Work required:
Your response should consist solely of the records, written out exactly.

Data provided:
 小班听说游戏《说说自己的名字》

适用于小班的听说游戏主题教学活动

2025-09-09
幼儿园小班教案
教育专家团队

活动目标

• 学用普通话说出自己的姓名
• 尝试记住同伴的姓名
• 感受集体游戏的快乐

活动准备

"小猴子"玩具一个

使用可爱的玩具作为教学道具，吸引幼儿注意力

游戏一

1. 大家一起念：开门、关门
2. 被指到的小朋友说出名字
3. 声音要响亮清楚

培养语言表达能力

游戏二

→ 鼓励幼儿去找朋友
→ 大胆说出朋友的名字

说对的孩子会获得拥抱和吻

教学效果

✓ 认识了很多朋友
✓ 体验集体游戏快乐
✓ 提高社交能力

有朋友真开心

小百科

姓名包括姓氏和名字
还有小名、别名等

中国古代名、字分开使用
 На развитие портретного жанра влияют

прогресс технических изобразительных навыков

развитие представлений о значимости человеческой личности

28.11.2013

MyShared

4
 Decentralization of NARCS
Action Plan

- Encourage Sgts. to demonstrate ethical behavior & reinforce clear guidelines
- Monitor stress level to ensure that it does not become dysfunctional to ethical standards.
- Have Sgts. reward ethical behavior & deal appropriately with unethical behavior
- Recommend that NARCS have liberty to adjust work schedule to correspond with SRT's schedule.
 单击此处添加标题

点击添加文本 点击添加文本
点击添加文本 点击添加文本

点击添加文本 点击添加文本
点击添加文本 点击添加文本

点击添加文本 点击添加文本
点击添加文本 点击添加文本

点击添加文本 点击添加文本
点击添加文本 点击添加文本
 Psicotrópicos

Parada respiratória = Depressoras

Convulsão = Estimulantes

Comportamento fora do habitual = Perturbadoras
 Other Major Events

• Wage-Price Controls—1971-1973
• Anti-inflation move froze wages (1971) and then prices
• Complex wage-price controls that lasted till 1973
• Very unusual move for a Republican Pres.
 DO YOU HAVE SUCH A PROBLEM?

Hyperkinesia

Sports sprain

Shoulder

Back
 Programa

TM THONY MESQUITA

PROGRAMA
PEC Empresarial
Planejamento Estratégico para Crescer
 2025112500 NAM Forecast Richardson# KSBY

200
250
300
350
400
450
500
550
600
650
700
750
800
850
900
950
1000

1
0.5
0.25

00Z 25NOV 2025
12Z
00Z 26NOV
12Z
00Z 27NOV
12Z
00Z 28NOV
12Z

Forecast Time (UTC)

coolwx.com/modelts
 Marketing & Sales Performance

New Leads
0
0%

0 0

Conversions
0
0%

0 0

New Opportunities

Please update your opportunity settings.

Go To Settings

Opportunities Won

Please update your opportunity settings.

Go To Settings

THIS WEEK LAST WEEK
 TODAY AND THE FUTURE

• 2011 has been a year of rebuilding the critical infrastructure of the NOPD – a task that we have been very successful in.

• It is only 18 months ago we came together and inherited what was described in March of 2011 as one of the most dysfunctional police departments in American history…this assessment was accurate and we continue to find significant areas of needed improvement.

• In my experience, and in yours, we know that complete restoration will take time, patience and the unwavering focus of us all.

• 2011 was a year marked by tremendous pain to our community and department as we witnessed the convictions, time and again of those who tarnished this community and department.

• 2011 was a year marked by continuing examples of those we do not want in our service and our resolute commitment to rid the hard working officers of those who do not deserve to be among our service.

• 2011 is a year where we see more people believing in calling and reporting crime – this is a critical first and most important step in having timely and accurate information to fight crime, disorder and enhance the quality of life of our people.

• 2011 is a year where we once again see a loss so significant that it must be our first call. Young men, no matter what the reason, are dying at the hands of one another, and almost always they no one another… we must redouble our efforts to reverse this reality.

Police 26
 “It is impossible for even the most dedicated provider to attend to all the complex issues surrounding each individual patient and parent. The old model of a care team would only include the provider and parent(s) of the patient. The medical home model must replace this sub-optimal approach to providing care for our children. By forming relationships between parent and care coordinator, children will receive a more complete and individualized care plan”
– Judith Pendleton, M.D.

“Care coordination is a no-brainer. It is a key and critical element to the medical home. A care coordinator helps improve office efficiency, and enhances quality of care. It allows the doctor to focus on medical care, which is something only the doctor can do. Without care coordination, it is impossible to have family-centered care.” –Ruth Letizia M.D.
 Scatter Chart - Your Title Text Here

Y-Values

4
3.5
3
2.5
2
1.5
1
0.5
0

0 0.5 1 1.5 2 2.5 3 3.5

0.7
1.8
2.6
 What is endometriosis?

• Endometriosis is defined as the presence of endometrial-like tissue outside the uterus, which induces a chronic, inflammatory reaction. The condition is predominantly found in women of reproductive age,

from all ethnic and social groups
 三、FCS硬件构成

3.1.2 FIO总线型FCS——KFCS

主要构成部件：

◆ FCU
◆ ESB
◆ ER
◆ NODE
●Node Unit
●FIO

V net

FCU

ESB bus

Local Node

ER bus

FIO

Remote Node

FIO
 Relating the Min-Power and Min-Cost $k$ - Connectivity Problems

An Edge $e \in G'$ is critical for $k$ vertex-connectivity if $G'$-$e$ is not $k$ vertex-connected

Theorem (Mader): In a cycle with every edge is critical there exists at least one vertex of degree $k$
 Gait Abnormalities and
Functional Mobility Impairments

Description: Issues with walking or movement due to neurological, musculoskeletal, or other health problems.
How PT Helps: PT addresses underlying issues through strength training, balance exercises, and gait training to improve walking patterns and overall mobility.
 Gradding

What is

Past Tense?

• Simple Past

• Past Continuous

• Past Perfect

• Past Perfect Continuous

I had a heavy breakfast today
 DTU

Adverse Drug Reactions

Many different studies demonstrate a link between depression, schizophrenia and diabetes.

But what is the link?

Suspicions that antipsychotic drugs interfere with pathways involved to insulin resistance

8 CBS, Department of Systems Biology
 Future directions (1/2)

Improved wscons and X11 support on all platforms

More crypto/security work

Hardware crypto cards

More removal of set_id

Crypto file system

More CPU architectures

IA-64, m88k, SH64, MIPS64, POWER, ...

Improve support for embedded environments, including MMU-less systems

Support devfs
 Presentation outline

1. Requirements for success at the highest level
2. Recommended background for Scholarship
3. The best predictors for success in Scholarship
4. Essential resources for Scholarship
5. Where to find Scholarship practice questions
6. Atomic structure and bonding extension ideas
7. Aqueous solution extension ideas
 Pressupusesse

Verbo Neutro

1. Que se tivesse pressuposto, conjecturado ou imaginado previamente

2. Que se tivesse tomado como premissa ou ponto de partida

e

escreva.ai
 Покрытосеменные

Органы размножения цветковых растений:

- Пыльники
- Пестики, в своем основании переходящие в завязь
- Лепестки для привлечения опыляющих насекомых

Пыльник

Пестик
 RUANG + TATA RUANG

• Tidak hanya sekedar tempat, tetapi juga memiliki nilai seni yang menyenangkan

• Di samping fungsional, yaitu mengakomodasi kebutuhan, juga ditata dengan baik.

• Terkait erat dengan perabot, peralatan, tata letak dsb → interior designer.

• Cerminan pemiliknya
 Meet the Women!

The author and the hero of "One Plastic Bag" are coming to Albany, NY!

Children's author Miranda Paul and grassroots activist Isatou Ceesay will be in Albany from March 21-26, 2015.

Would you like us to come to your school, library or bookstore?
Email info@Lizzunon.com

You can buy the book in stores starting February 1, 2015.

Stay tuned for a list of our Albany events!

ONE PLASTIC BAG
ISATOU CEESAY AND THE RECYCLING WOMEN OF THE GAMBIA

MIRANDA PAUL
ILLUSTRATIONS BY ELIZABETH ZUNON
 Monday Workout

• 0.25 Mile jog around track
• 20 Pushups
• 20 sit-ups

Final answer:
 小班听说游戏《说说自己的名字》

适用于小班的听说游戏主题教学活动

2025-09-09
幼儿园小班教案
教育专家团队

活动目标

• 学用普通话说出自己的姓名
• 尝试记住同伴的姓名
• 感受集体游戏的快乐

活动准备

"小猴子"玩具一个

使用可爱的玩具作为教学道具，吸引幼儿注意力

游戏一

1. 大家一起念：开门、关门
2. 被指到的小朋友说出名字
3. 声音要响亮清楚

培养语言表达能力

游戏二

→ 鼓励幼儿去找朋友
→ 大胆说出朋友的名字

说对的孩子会获得拥抱和吻

教学效果

✓ 认识了很多朋友
✓ 体验集体游戏快乐
✓ 提高社交能力

有朋友真开心

小百科

姓名包括姓氏和名字
还有小名、别名等

中国古代名、字分开使用
 На развитие портретного жанра влияют

прогресс технических изобразительных навыков

развитие представлений о значимости человеческой личности

28.11.2013

MyShared

4
 Decentralization of NARCS
Action Plan

- Encourage Sgts. to demonstrate ethical behavior & reinforce clear guidelines
- Monitor stress level to ensure that it does not become dysfunctional to ethical standards.
- Have Sgts. reward ethical behavior & deal appropriately with unethical behavior
- Recommend that NARCS have liberty to adjust work schedule to correspond with SRT's schedule.
 单击此处添加标题

点击添加文本 点击添加文本
点击添加文本 点击添加文本

点击添加文本 点击添加文本
点击添加文本 点击添加文本

点击添加文本 点击添加文本
点击添加文本 点击添加文本

点击添加文本 点击添加文本
点击添加文本 点击添加文本
 Psicotrópicos

Parada respiratória = Depressoras

Convulsão = Estimulantes

Comportamento fora do habitual = Perturbadoras
 Other Major Events

• Wage-Price Controls—1971-1973
• Anti-inflation move froze wages (1971) and then prices
• Complex wage-price controls that lasted till 1973
• Very unusual move for a Republican Pres.
 DO YOU HAVE SUCH A PROBLEM?

Hyperkinesia

Sports sprain

Shoulder

Back
 Programa

TM THONY MESQUITA

PROGRAMA
PEC Empresarial
Planejamento Estratégico para Crescer
 2025112500 NAM Forecast Richardson# KSBY

200
250
300
350
400
450
500
550
600
650
700
750
800
850
900
950
1000

1
0.5
0.25

00Z 25NOV 2025
12Z
00Z 26NOV
12Z
00Z 27NOV
12Z
00Z 28NOV
12Z

Forecast Time (UTC)

coolwx.com/modelts
 Marketing & Sales Performance

New Leads
0
0%

0 0

Conversions
0
0%

0 0

New Opportunities

Please update your opportunity settings.

Go To Settings

Opportunities Won

Please update your opportunity settings.

Go To Settings

THIS WEEK LAST WEEK
 TODAY AND THE FUTURE

• 2011 has been a year of rebuilding the critical infrastructure of the NOPD – a task that we have been very successful in.

• It is only 18 months ago we came together and inherited what was described in March of 2011 as one of the most dysfunctional police departments in American history…this assessment was accurate and we continue to find significant areas of needed improvement.

• In my experience, and in yours, we know that complete restoration will take time, patience and the unwavering focus of us all.

• 2011 was a year marked by tremendous pain to our community and department as we witnessed the convictions, time and again of those who tarnished this community and department.

• 2011 was a year marked by continuing examples of those we do not want in our service and our resolute commitment to rid the hard working officers of those who do not deserve to be among our service.

• 2011 is a year where we see more people believing in calling and reporting crime – this is a critical first and most important step in having timely and accurate information to fight crime, disorder and enhance the quality of life of our people.

• 2011 is a year where we once again see a loss so significant that it must be our first call. Young men, no matter what the reason, are dying at the hands of one another, and almost always they no one another… we must redouble our efforts to reverse this reality.

Police 26
 “It is impossible for even the most dedicated provider to attend to all the complex issues surrounding each individual patient and parent. The old model of a care team would only include the provider and parent(s) of the patient. The medical home model must replace this sub-optimal approach to providing care for our children. By forming relationships between parent and care coordinator, children will receive a more complete and individualized care plan”
– Judith Pendleton, M.D.

“Care coordination is a no-brainer. It is a key and critical element to the medical home. A care coordinator helps improve office efficiency, and enhances quality of care. It allows the doctor to focus on medical care, which is something only the doctor can do. Without care coordination, it is impossible to have family-centered care.” –Ruth Letizia M.D.
 Scatter Chart - Your Title Text Here

Y-Values

4
3.5
3
2.5
2
1.5
1
0.5
0

0 0.5 1 1.5 2 2.5 3 3.5

0.7
1.8
2.6
 What is endometriosis?

• Endometriosis is defined as the presence of endometrial-like tissue outside the uterus, which induces a chronic, inflammatory reaction. The condition is predominantly found in women of reproductive age,

from all ethnic and social groups
 三、FCS硬件构成

3.1.2 FIO总线型FCS——KFCS

主要构成部件：

◆ FCU
◆ ESB
◆ ER
◆ NODE
●Node Unit
●FIO

V net

FCU

ESB bus

Local Node

ER bus

FIO

Remote Node

FIO
 Relating the Min-Power and Min-Cost $k$ - Connectivity Problems

An Edge $e \in G'$ is critical for $k$ vertex-connectivity if $G'$-$e$ is not $k$ vertex-connected

Theorem (Mader): In a cycle with every edge is critical there exists at least one vertex of degree $k$
 Gait Abnormalities and
Functional Mobility Impairments

Description: Issues with walking or movement due to neurological, musculoskeletal, or other health problems.
How PT Helps: PT addresses underlying issues through strength training, balance exercises, and gait training to improve walking patterns and overall mobility.
 Gradding

What is

Past Tense?

• Simple Past

• Past Continuous

• Past Perfect

• Past Perfect Continuous

I had a heavy breakfast today
 DTU

Adverse Drug Reactions

Many different studies demonstrate a link between depression, schizophrenia and diabetes.

But what is the link?

Suspicions that antipsychotic drugs interfere with pathways involved to insulin resistance

8 CBS, Department of Systems Biology
 Future directions (1/2)

Improved wscons and X11 support on all platforms

More crypto/security work

Hardware crypto cards

More removal of set_id

Crypto file system

More CPU architectures

IA-64, m88k, SH64, MIPS64, POWER, ...

Improve support for embedded environments, including MMU-less systems

Support devfs
 Presentation outline

1. Requirements for success at the highest level
2. Recommended background for Scholarship
3. The best predictors for success in Scholarship
4. Essential resources for Scholarship
5. Where to find Scholarship practice questions
6. Atomic structure and bonding extension ideas
7. Aqueous solution extension ideas
 Pressupusesse

Verbo Neutro

1. Que se tivesse pressuposto, conjecturado ou imaginado previamente

2. Que se tivesse tomado como premissa ou ponto de partida

e

escreva.ai
 Покрытосеменные

Органы размножения цветковых растений:

- Пыльники
- Пестики, в своем основании переходящие в завязь
- Лепестки для привлечения опыляющих насекомых

Пыльник

Пестик
 RUANG + TATA RUANG

• Tidak hanya sekedar tempat, tetapi juga memiliki nilai seni yang menyenangkan

• Di samping fungsional, yaitu mengakomodasi kebutuhan, juga ditata dengan baik.

• Terkait erat dengan perabot, peralatan, tata letak dsb → interior designer.

• Cerminan pemiliknya
 Meet the Women!

The author and the hero of "One Plastic Bag" are coming to Albany, NY!

Children's author Miranda Paul and grassroots activist Isatou Ceesay will be in Albany from March 21-26, 2015.

Would you like us to come to your school, library or bookstore?
Email info@Lizzunon.com

You can buy the book in stores starting February 1, 2015.

Stay tuned for a list of our Albany events!

ONE PLASTIC BAG
ISATOU CEESAY AND THE RECYCLING WOMEN OF THE GAMBIA

MIRANDA PAUL
ILLUSTRATIONS BY ELIZABETH ZUNON
 Monday Workout

• 0.25 Mile jog around track
• 20 Pushups
• 20 sit-ups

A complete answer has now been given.